**Assignment:** All that is needed is the lines from the one containing "Matching You with" through the end of the listing, printed exactly, with no pictures among them.

BEGIN Material provided

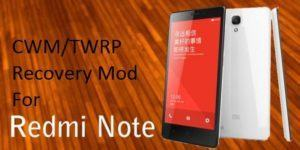 Redmi Note 300x150 - Guide To Install CWM TWRP Recovery In Xiaomi Redmi Note[3G]
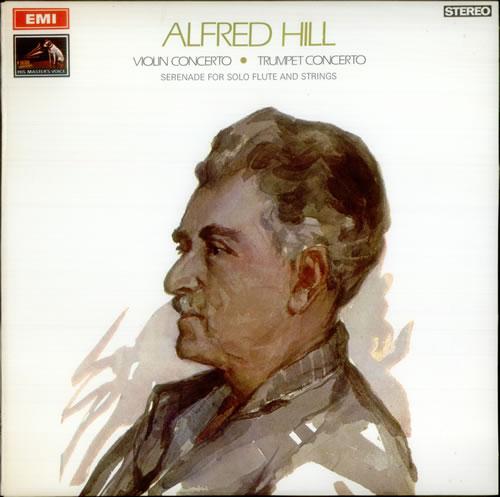 Alfred Hill Violin Concerto, Trumpet Concerto & Serenade for solo flute vinyl LP album (LP record) UK A3VLPVI539137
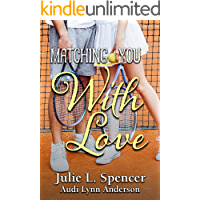 Matching You with Love: All's Fair in Love and Sports Series
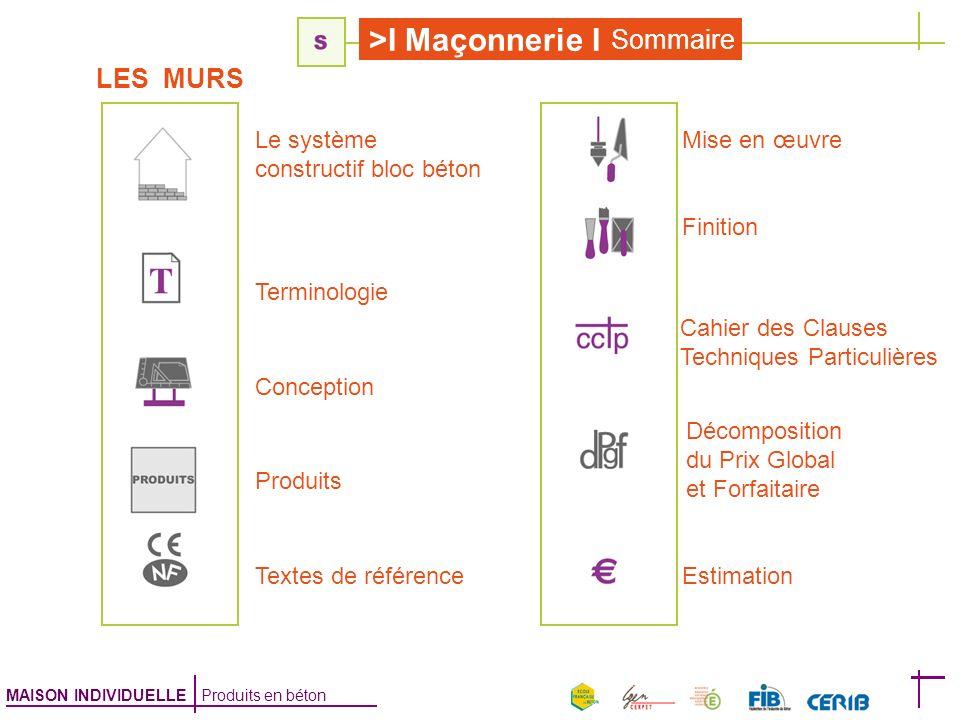 MAISON INDIVIDUELLE Produits en béton >I Maçonnerie I Sommaire LES MURS Estimation Terminologie Mise en œuvre Finition Cahier des Clauses Techniques P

END Material provided

**Result of the task:**
 Matching You with Love: All's Fair in Love and Sports Series
 MAISON INDIVIDUELLE Produits en béton >I Maçonnerie I Sommaire LES MURS Estimation Terminologie Mise en œuvre Finition Cahier des Clauses Techniques P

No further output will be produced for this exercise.